La valeur de la nue-propriété d’un bien dépend de l’âge de l’usufruitier, selon un barème établi par le Code général des impôts. Elle atteint par exemple 40 % de la valeur totale du bien lorsque le donateur a entre 60 et 70 ans.
2 L’assurance-vie
Prisée des Français, l’assurance-vie est un support financier permettant de transmettre une somme d’argent à une ou des personnes de son choix, sans aucune taxation jusqu’à 152 500 euros par bénéficiaire, dès lors que les sommes sont versées avant les 70 ans du souscripteur. La clause bénéficiaire est libre : il est possible de désigner un ou plusieurs héritiers, égalitaires ou non des primes versées, qu’il y ait un lien de famille ou non, et que ce soit une personne physique ou morale.
3 Le bail à long terme
Le bail à long terme est un acte notarié, qui permet de bénéficier d’exonérations fiscales lors de la transmission de biens ruraux. Au décès, ou à la donation, il y a une réduction de l’ordre de 75 % des droits de mutation à titre gratuit jusqu’à 300 000 euros, puis 50 % au-delà. Cette disposition est néanmoins assortie de plusieurs conditions : le bien doit rester la propriété de l’héritier durant au moins cinq ans et il doit avoir été consenti depuis au moins deux ans lorsque le preneur est le donataire ou un membre de sa famille.
4 Le pacte Dutreil
Le pacte Dutreil permet, sous certaines conditions, de faire bénéficier la transmission d’une entreprise familiale d’une exonération de droits de mutation à titre gratuit à concurrence de 75 % de sa valeur. Ces droits sont dus lors de la donation ou de la succession. Tout comme le bail à long terme, ce dispositif est conditionné à la conservation collective des titres durant deux ans, à un engagement individuel de conservation des titres pendant quatre ans, ainsi qu’à l’exercice de l’activité durant trois ans par un signataire de l’engagement collectif.
5 La donation-partage
Il est également possible d’avoir recours à la donation-partage.
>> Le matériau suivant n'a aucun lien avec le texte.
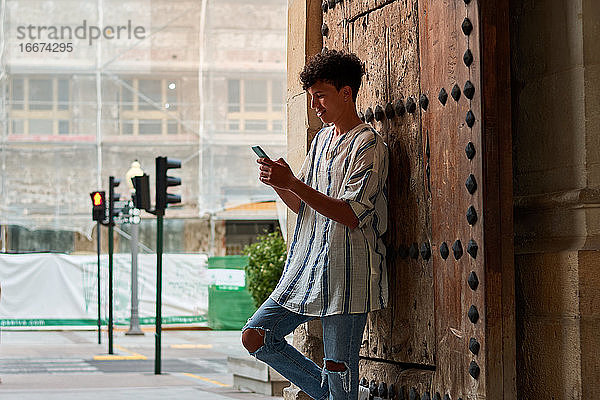Der junge Afro lehnt an einem Holztor und schaut auf sein Handy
Il s’agit d’un acte notarié qui permet de donner le même montant à chacun de ses enfants mais sous différentes formes si besoin est. Lors de la succession, les montants de cette donation ne sont pas réévalués, contrairement à ceux d’une donation « sèche ». Il faut également savoir que tous les quinze ans, il est possible de donner à chacun de ses enfants l’équivalent de 100 000 euros sans aucun frais de succession. Ces montants sortent alors directement de la succession.
D’autres outils, tels que la holding, sont également propices à une baisse des frais de succession.
Pensez aux mandats
Deux types de mandats existent afin de se protéger ainsi que ses enfants, et surtout de pérenniser l’exploitation.
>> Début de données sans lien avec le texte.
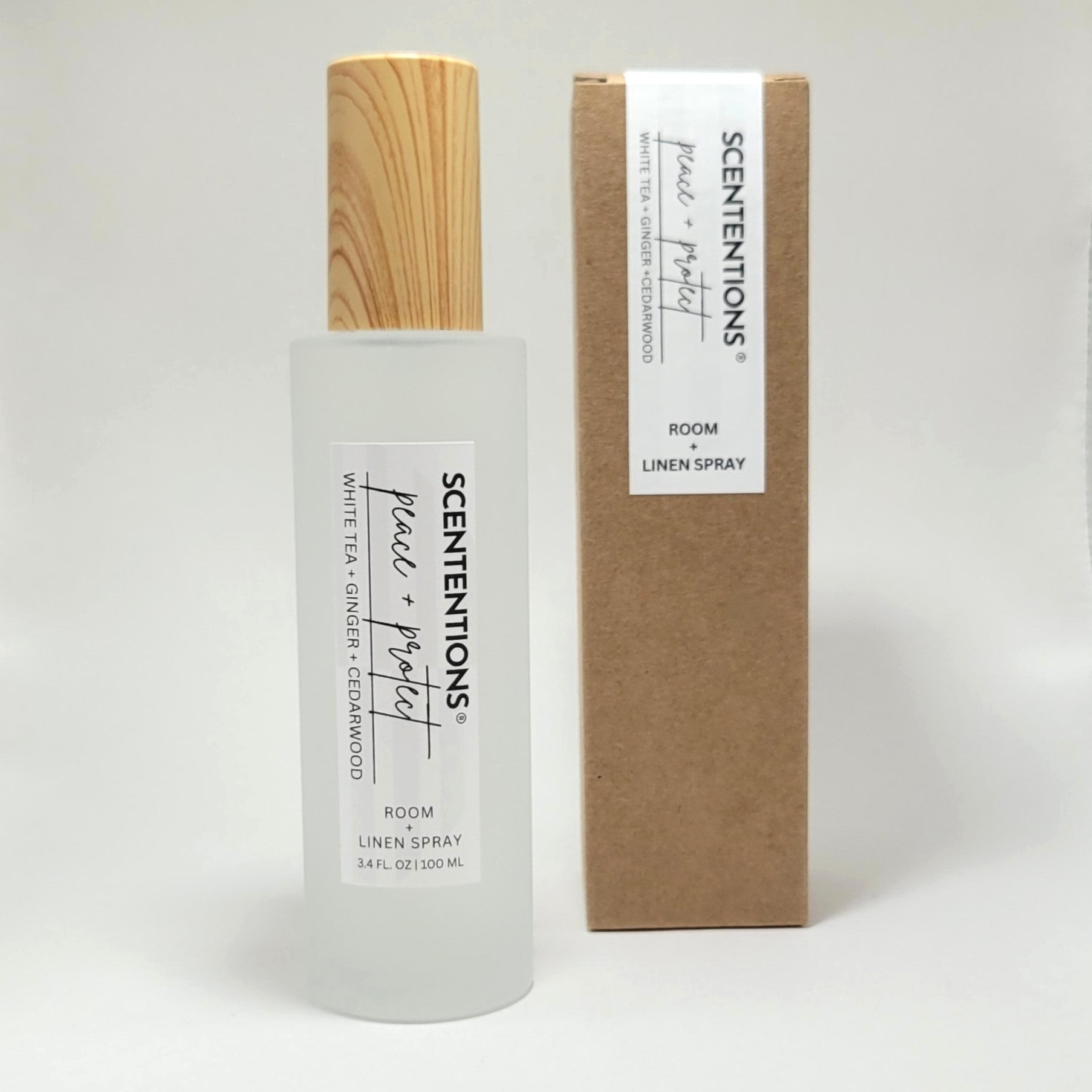 Peace + Protect room and linen spray with packaging box on white background.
-Le mandat de protection future a pour objectif de désigner un mandataire de confiance. Il est chargé de représenter et de protéger les intérêts du mandant dans le cas où ce dernier serait en incapacité physique ou juridique d’opérer des choix.
-Le mandat à effet posthume vise à désigner un mandataire qui aura pour mission d’administrer tout ou partie du patrimoine successoral du mandant après son décès, dans le cas où ses héritiers seraient en incapacité de la faire (enfants mineurs par exemple).
Attention au compte courant
Nicolas Campels recommande de laisser le moins d’argent possible sur le compte courant d’associé, car au décès, le montant est intégré à la succession et taxé sans aucune mesure d’atténuation. Il faut alors souvent avoir recours au refinancement pour permettre à l’entreprise de bénéficier d’un fonds de roulement tout en pouvant rembourser les enfants autres que le repreneur.